Exercise instructions:
- a) Write out the part of the forum thread on police interview questions starting at "## EOD1 (Mar" and ending at "(Sep 25, 2005)".
- b) Which usernames posted replies or questions in the forum thread on police interview questions?
- c) In the forum thread on police interview questions, what answer does RustyShackleford suggest giving?

Passage for review:
+++
# Interview questions



## policebound24 (Dec 24, 2004)

Just wondering if anybody out there could help me out. When at a interview and they ask you why you choose this police department. What would be the best answer.


----------



## THE RP (Oct 1, 2005)

I would tell them that you really like how the cruisers look and the type of gun they carry...


----------



## EOD1 (Mar 11, 2004)

the truth? well a slightly cheesed up version of the truth, i guess.
what r u gonna say when they ask those famous what would you do if questions? r u gonna cite the selectmans grandma? r u gonna let your partner/fellow responding officer who takes that candy bar outta the store w/ the silent alarm? r u gonna arrest the HS QB b4 state after u roll up on him in the school parking lot and he's sparking a joint? or if u could be any1 in history who would you be?

what ru u worried about the why u wanna be a PO or why u wanna be a PO in THAT town?


----------



## K9Vinny (Sep 25, 2005)

Just tell them the truth: Cuz no one else would hire me.


----------



## LawMan2545 (Mar 24, 2004)

My personal favortie to win them over: "The receptionist in Records is cute"


----------



## RustyShackleford (Sep 1, 2005)

"Because you're hiring".


----------



## kttref (Oct 5, 2004)

My answer was like what Rusty said... "You were hiring, I need a job, and whoever offers me a job first will be the department I go to."...and so it happened. 

Good luck.


----------



## JoninNH (Jan 29, 2004)

"Because this is the only department where I am on the top 30 on the CS list."

Seriously, ask yourself why you really want to be a PO in that town or city.
+++
Entries supplied:
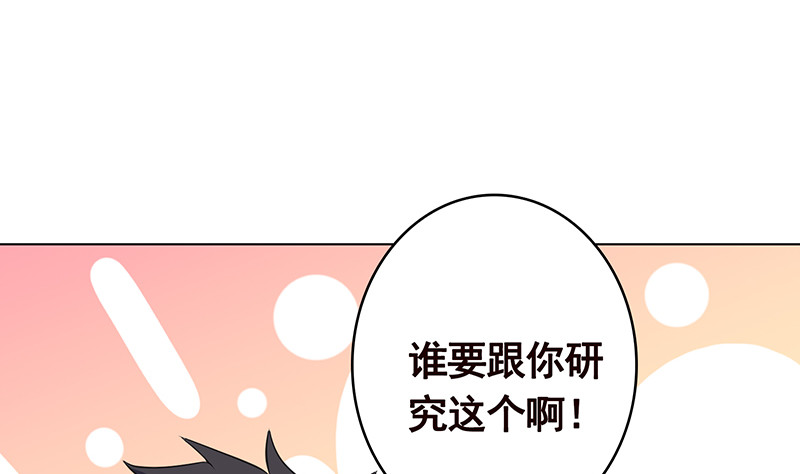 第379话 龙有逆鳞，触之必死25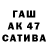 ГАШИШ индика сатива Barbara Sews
+++
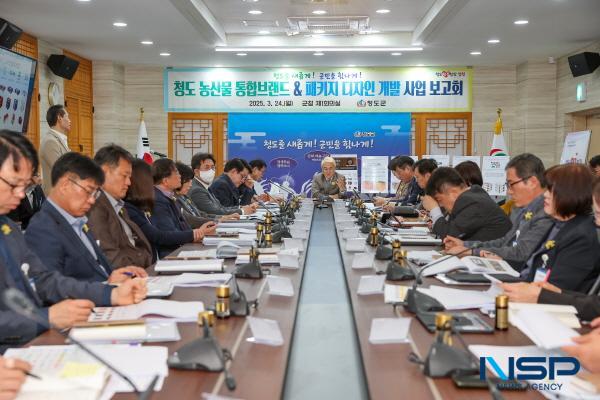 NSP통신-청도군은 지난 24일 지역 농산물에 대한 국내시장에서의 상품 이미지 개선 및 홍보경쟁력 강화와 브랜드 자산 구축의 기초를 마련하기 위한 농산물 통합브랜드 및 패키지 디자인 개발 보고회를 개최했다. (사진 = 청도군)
+++
Answers per task:
- a)
## EOD1 (Mar 11, 2004)

the truth? well a slightly cheesed up version of the truth, i guess.
what r u gonna say when they ask those famous what would you do if questions? r u gonna cite the selectmans grandma? r u gonna let your partner/fellow responding officer who takes that candy bar outta the store w/ the silent alarm? r u gonna arrest the HS QB b4 state after u roll up on him in the school parking lot and he's sparking a joint? or if u could be any1 in history who would you be?

what ru u worried about the why u wanna be a PO or why u wanna be a PO in THAT town?


----------



## K9Vinny (Sep 25, 2005)

- b) policebound24, THE RP, EOD1, K9Vinny, LawMan2545, RustyShackleford, kttref, JoninNH

- c) "Because you're hiring."